Was he crazy? They faced a crisis which might involve her body for the next nine months, and possibly a lifetime of responsibility thereafter, and he thought he’d sort it out…alone? “Because you’re the only one affected by this? It’s your body that faces almost a year of change and upheaval?”
“Because I don’t want more kids, and I forgot the fucking condom, so I’ll sort out the mess I created.”
Lexi narrowed her eyes. He made no acknowledgment of the two of them being in this together, nor gave any indication that she was involved, too. He thought only about how this problem related to himself. “Don’t you mean the mess we created?”
“Whatever. I’ll work something out.”
“Not on your own, you won’t. This isn’t the kind of issue you can control and manipulate to please yourself. There’s another person involved.” She pointed to herself. “We need to work together.”
“Don’t kid yourself. There is no ‘we,’ and you and I won’t be working together. It’s being together that got us into this mess in the first place.” He shoved his hand through his hair. “Christ, I should have known better,” he muttered. “I should never have gotten involved with you.”
Anger exploded in her belly, and just like that, Lexi had enough.
Adam had once again changed from a tender and passionate lover to the arrogant, self-involved asshole she’d met in his office. His behavior was unacceptable, and she refused to put up with it. “You know what? You’re right. You shouldn’t have gotten involved with me. Or more to the point, I shouldn’t have gotten involved with you. I’ll put it down to bad judgment on my part. Or temporary insanity.” She picked up his shoes, walked to the front door, and opened it. “Well, it was fun while it lasted. Or not really. Anyway, off you go.” She gestured outside. “Time to pack. Enjoy Hong Kong. Hope you come to some fascinating solutions to the problem while you’re away.”
He crossed the room, frowned, and hesitantly raised his hand as if to touch her.

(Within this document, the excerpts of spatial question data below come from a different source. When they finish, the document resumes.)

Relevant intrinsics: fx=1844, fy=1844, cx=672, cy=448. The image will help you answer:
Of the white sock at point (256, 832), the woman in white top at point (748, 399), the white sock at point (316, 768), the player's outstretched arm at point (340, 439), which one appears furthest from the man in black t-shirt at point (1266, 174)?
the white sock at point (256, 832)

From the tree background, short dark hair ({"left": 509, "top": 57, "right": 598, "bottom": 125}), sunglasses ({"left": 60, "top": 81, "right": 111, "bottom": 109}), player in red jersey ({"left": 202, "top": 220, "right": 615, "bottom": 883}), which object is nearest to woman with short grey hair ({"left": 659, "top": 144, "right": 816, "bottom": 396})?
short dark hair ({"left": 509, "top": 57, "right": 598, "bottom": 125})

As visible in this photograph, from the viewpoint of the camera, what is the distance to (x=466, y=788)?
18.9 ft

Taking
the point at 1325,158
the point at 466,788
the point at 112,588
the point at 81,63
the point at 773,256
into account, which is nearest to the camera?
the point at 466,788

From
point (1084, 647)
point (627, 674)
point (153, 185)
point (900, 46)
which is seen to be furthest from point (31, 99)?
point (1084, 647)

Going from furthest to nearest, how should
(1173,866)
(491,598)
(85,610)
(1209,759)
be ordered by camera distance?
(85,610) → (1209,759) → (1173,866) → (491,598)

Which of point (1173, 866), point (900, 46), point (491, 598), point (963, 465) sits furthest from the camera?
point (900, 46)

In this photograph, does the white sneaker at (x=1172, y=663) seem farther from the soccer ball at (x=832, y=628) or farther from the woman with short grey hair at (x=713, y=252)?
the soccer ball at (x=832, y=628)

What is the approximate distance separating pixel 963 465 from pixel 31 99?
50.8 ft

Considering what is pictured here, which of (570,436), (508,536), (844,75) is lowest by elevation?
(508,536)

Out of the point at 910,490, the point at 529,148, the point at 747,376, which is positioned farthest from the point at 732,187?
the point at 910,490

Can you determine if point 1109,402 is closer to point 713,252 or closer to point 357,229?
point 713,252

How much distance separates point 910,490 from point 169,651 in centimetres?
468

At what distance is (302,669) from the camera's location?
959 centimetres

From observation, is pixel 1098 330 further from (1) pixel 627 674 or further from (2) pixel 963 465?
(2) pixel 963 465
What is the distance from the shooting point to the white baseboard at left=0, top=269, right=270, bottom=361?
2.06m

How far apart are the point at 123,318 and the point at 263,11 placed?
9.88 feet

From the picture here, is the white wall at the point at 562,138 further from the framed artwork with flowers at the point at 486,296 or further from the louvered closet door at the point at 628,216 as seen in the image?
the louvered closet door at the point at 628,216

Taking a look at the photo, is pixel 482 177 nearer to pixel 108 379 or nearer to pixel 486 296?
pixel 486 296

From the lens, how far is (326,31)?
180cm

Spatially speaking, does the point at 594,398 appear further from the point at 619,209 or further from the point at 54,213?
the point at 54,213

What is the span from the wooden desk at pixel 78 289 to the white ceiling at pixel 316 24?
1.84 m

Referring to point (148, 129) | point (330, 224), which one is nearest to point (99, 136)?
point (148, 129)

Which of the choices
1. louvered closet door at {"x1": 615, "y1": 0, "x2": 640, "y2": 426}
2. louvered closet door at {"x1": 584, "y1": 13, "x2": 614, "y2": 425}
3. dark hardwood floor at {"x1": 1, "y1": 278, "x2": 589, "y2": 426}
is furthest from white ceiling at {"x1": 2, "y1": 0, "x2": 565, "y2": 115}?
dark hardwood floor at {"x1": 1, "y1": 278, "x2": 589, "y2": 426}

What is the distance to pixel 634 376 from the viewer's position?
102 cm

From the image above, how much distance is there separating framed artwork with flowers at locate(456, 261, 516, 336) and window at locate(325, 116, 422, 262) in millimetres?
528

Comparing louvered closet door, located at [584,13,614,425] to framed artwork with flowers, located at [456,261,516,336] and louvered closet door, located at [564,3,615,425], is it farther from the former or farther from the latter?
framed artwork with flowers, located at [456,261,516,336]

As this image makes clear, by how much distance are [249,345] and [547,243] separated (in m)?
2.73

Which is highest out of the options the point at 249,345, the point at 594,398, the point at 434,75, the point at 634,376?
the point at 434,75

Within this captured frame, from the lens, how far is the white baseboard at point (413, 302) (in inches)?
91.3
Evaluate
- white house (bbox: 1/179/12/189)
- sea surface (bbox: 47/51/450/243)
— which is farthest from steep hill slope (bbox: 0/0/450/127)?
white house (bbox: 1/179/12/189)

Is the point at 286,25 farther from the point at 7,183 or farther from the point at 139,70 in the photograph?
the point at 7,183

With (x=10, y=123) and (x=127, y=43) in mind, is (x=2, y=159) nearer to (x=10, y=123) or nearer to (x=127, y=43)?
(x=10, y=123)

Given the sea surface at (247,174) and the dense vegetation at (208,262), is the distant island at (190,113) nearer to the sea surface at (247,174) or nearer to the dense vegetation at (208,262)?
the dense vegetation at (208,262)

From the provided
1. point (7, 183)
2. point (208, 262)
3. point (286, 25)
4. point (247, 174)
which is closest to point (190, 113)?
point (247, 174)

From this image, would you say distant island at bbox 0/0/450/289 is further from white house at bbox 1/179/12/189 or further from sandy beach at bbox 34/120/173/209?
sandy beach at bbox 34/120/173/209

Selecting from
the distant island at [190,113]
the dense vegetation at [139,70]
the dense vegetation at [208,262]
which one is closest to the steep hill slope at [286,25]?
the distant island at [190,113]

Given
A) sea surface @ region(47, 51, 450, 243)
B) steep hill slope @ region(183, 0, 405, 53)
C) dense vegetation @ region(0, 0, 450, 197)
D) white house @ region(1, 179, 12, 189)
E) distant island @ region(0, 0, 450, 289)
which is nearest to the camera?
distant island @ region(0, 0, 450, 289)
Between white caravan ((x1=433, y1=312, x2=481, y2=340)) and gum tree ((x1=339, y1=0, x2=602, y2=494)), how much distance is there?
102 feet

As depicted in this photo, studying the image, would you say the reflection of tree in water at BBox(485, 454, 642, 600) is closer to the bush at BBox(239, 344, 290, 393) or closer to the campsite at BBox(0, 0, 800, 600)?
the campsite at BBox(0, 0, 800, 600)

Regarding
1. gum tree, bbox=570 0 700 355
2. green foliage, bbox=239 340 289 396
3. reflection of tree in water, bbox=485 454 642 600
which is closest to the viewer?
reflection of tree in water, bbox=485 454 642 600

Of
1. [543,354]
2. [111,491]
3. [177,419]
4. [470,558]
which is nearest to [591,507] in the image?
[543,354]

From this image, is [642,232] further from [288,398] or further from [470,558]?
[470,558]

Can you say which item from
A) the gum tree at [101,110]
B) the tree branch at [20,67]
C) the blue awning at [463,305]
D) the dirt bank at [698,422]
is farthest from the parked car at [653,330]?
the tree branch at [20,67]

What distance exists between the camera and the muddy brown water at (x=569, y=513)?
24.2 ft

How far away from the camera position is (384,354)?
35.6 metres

She wasn’t having a bar of it. She was through with being touched by Adam Riley. Lexi shoved his shoes at him. “G’bye then. Fly safely.” She nudged him out of her flat.
“This isn’t—”
She shut the door in his face, cutting off anything else he might have said.
...
Lexi collapsed on her bed moments later, aghast. Had that really happened?
Had the man she’d fallen in love with just voiced his regret about getting involved with her?
This was not the happy ending she’d always dreamed about. Instead of looking forward to a future where she and Adam might have been able to give a relationship a real go, she existed in a nightmarish world of bad mistakes.
The first mistake had been giving him another chance. The second had been forgetting the condom.
Now she faced her biggest mistake of all—the prospect of a pregnancy with a child whose father was so emotionally damaged he couldn’t see further than the pain that consumed him.
Chapter Fifteen
Adam was in hell. No two ways about it.
He swore and rubbed his hands over his eyes as he sat up in bed. His shoulders ached and his neck had gone into spasm. Every time he tried to turn it to the left, sharp jabs of heat tore through his shoulder, straight to his chin.
He was barely awake and he had a tension headache. Another one.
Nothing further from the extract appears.